There is no limit to the number of things you can learn, IMHO. It just has to do with how you use your time. My piano teacher long ago quenched my desire to learn to play a pop song by ear, by insisting that sort of thing was trivial. That is not true, but the skills to do that were not part of the method she was teaching. As it took me an hour a day of practice to keep up with her expectations, and two or more to keep up with school work, I didn't branch off to the dark world of pop. that is what teachers call focus, or gravitas.
However, since the lessons are over and she is retired, I can learn anything I want. the blues scale, the Klesmer scale, vamps with the left hand or Cubano salsa octave riffs, there is a whole new world out there. I've already transcribed a George Winston piece off the record to figure out exactly what he was doing. That sort of thing is not jazz, but sounds like it even though the notes are all written on a page (by me).

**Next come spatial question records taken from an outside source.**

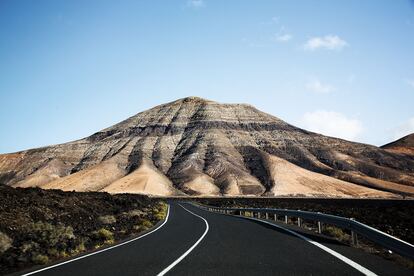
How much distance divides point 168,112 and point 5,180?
68.0 metres

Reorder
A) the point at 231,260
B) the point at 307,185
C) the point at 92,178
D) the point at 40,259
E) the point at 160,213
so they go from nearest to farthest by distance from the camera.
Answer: the point at 231,260 → the point at 40,259 → the point at 160,213 → the point at 307,185 → the point at 92,178

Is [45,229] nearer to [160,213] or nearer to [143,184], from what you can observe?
[160,213]

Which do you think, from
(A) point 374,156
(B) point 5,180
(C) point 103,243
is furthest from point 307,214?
(B) point 5,180

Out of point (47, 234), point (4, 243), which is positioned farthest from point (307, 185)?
point (4, 243)

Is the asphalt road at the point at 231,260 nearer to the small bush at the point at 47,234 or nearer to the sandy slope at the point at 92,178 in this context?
the small bush at the point at 47,234

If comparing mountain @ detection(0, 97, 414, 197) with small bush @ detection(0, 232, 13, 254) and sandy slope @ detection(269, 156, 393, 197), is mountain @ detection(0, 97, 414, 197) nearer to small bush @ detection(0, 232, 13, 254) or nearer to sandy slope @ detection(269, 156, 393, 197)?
sandy slope @ detection(269, 156, 393, 197)

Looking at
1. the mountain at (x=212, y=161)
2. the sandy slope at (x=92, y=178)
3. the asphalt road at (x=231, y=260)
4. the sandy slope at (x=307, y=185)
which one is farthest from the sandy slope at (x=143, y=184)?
the asphalt road at (x=231, y=260)

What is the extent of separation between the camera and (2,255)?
12.5 meters

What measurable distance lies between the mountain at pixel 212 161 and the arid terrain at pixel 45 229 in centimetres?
9994

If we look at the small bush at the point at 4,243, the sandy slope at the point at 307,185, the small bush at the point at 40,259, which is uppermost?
the small bush at the point at 4,243

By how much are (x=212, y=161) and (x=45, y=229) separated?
12963cm

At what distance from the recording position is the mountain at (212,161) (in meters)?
130

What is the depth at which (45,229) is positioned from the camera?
55.6 feet

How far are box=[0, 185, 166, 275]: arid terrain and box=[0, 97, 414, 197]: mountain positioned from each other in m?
99.9
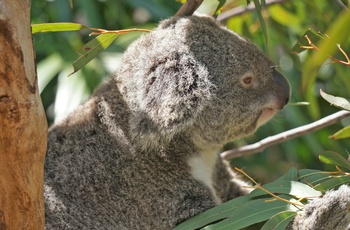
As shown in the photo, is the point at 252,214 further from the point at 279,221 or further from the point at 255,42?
the point at 255,42

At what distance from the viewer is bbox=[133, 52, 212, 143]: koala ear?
3141 mm

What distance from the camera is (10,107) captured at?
2.08m

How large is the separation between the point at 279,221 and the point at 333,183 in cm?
32

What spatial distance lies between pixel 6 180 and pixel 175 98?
1.15m

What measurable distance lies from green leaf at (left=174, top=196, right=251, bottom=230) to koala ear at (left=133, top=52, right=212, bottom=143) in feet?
1.45

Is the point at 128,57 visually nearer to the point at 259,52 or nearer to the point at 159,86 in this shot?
the point at 159,86

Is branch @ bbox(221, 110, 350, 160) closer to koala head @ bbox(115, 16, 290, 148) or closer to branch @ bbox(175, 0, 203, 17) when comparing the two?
koala head @ bbox(115, 16, 290, 148)

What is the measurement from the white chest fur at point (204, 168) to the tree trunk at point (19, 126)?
1110mm

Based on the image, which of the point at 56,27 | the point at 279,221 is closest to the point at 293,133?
the point at 279,221

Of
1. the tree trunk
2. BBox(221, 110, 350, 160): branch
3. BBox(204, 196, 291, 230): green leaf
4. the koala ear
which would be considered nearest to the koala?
the koala ear

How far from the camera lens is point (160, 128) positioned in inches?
123

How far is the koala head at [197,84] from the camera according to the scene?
10.4 feet

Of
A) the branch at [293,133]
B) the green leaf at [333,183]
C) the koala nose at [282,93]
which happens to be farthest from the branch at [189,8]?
the green leaf at [333,183]

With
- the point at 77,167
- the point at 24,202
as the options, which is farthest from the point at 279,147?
the point at 24,202
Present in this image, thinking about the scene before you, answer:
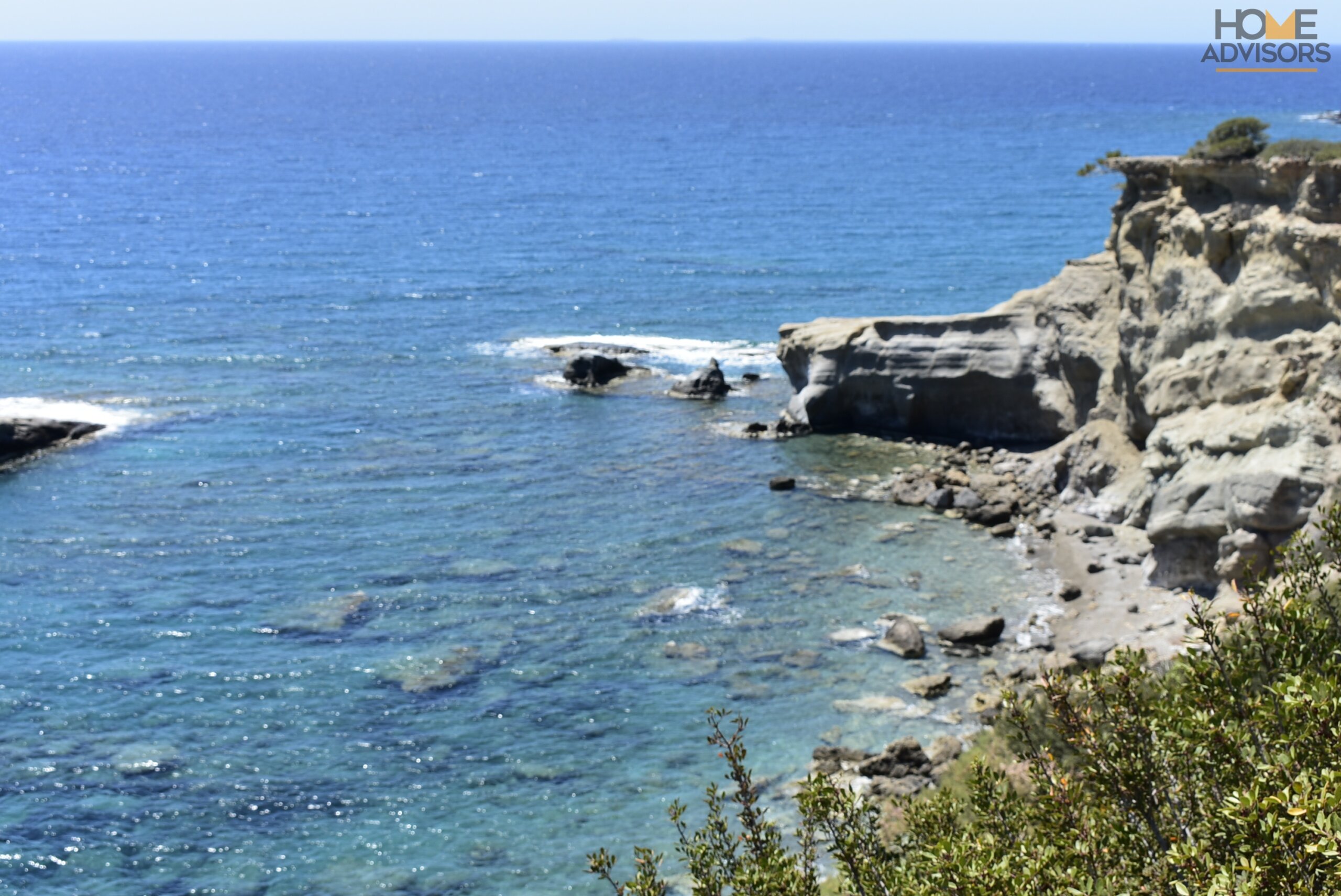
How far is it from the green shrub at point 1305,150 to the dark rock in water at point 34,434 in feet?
153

Doesn't mean I can't learn to use those chords and riffs a bit more freely in the future.
So, while time is limited and the lessons cost $x a week, find your passion, and focus on that. It might be classical music, it might not. When that is mastered, there will be time for something else, I hope. There has been for me. And piano practice is a much cheaper hobby when not working than, say, owning a bass boat. I heard some hot salsa riffs at the World Fest last weekend. I think I'll give JS Bach a rest for a few weeks and try to learn some of those off the CD. Nobody has any expectations of me now, it is only time and no money.